Count the lines in the listing below that contain the string 'single', with case counting, and reply with the number alone.
----------
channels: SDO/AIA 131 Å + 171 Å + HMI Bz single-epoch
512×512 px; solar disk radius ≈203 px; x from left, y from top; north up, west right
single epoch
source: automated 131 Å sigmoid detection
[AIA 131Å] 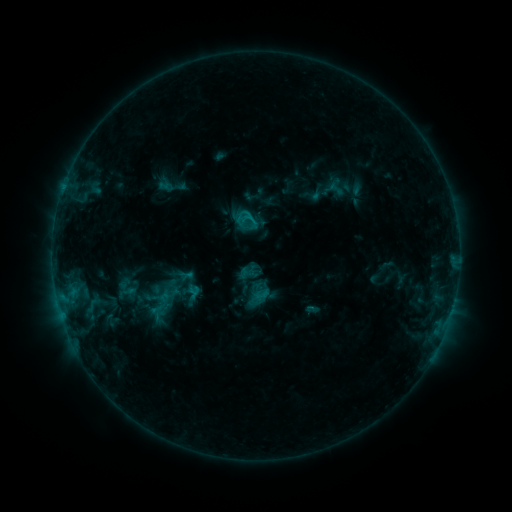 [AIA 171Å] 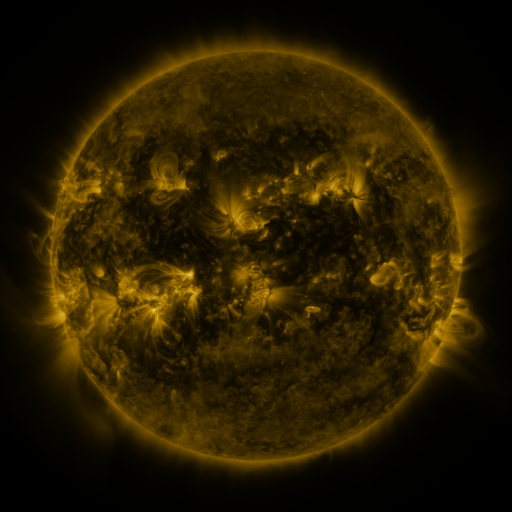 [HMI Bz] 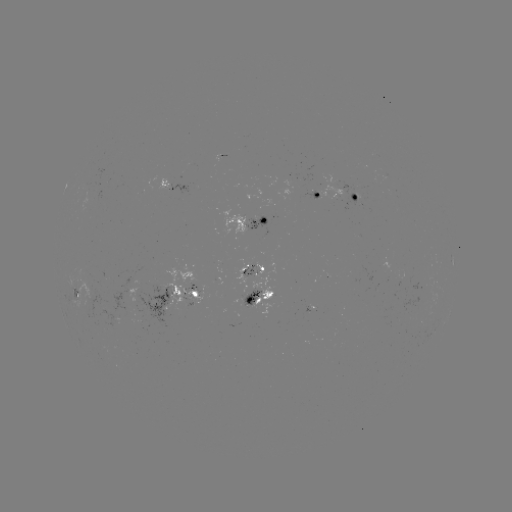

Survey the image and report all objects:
sigmoid: (247, 221)
sigmoid: (248, 269)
----------
REPLY TO THE EXERCISE:
2